> Source excerpt
And they heard the voice of the Lord God
Which they had heard before, and knew, though perhaps now in another tone, and very terrible, which before was mild and gentle, pleasant and delightful: some by it understand a clap of thunder, sometimes called the voice of the Lord, ( Psalms 29:3-9 ) and the rather because mention is made afterwards of a wind; but rather the voice of the Son of God, the eternal Word, is here meant, who appeared in an human form, as a pledge of his future incarnation, and that not only as a Judge, to arraign, examine, and condemn the parties concerned in this act of disobedience to God, but as a Saviour of men, to whom, as such, he made himself known, as the event shows, and therefore they had no reason to entertain such terrible apprehensions of him, as to flee from him; and so the Targums of Onkelos and Jonathan paraphrase it, "the voice of the Word of the Lord God", the essential Word of God then with him, and since made flesh, and dwelt among men as the Saviour of them; and to him agrees what follows: walking in the garden in the cool of the day;
or "at the wind of the day" F17; of "that day" in which man was created and fell, as some conclude from hence; in the evening, at sun setting; for very often when the sun sets a wind rises, at least a gentle breeze; and this might bring the sound of the voice, and of the steps of this glorious Person, the sooner to the ears of Adam and his wife, which gave them notice of his near approach, and caused them to hasten their flight: some render it emphatically, "at the wind of that day" {r}; as if it was a violent wind which arose at that time, as a sign and testimony of the indignation of God, as the sound of a violent wind was a testimony of the coming of the Spirit of God, ( Acts 2:2 ) and Adam and his wife hid themselves from the presence of the
Lord God, amongst the trees of the garden;
conscious of their guilt, and vainly imagining they could flee from his presence, which is everywhere, and hide themselves from his sight, before whom every creature is manifest, be it where it will; and very foolishly fancying, that the thick trees and bushes in the garden would be a screen and shelter for them: and sad shifts do wretched mortals make to secure themselves from the wrath of God, who are ignorant of the justifying righteousness and atoning sacrifice of the Son of God: it is in the singular number in the original text, "in the midst of the tree of the garden" F19; which some understand of the fig tree, whose leaves they covered themselves with, and under the shade of which they hid themselves; and particularly of the Indian fig tree, which is so large, that it is said that fifty horsemen may shade themselves at noon day under it; nay, some say four hundred F20; but tree may be put for trees, the singular for the plural.

> Supplied information
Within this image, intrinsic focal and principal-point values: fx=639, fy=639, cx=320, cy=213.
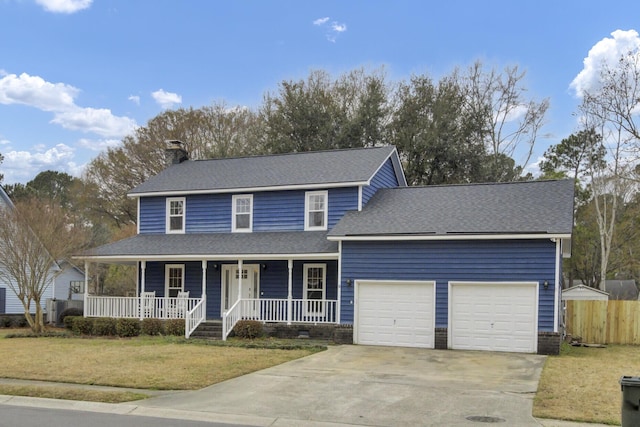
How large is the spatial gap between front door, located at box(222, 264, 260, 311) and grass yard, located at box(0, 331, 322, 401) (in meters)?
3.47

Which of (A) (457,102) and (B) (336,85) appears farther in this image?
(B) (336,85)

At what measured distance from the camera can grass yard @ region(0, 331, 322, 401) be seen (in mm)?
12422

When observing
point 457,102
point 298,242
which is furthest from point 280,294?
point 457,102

==

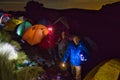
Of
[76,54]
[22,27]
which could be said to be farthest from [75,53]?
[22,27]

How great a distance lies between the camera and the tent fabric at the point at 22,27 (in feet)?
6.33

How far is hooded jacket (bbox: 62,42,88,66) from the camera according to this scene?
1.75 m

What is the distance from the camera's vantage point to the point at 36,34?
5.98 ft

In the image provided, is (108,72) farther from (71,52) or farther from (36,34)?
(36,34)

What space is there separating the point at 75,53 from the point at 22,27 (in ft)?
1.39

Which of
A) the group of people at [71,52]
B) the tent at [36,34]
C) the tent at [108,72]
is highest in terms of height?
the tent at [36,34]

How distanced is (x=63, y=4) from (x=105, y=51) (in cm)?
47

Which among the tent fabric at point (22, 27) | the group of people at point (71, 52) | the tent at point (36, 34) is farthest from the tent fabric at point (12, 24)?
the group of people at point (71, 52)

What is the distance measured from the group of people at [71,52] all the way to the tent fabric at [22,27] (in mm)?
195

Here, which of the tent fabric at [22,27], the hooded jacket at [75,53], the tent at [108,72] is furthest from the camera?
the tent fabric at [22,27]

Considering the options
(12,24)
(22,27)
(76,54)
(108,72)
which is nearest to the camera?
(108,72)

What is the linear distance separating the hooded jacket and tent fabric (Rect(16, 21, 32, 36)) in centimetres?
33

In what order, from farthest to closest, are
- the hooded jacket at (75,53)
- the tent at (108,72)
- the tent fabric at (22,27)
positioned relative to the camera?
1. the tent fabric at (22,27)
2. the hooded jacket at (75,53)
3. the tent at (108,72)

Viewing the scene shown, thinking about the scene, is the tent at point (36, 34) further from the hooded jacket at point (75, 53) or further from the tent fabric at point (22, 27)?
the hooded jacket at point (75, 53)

--

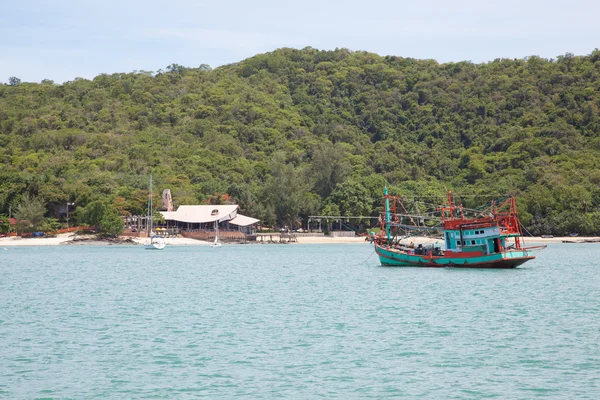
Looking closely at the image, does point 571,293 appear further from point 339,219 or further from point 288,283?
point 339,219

> Directives
a: Answer these questions from the commentary:
(i) Which two Targums paraphrase the phrase as "the voice of the Word of the Lord God"?
(ii) What time of day does the commentary give for the walking in the garden?
(iii) Which psalm passage is cited where the commentary says thunder is sometimes called the voice of the Lord?
b: Reproduce the lines of the records running from the line with "What is the linear" to the line with "3. the tent at (108,72)".
The commentary and the records are separate materials.

> Exercise solutions
a:
(i) The Targums of Onkelos and Jonathan.
(ii) In the evening, at sun setting.
(iii) Psalms 29:3-9.

b:
What is the linear distance separating the hooded jacket and tent fabric (Rect(16, 21, 32, 36)) in centimetres?
33

In what order, from farthest to closest, are
- the hooded jacket at (75,53)
- the tent at (108,72)
- the tent fabric at (22,27)
positioned relative to the camera?
1. the tent fabric at (22,27)
2. the hooded jacket at (75,53)
3. the tent at (108,72)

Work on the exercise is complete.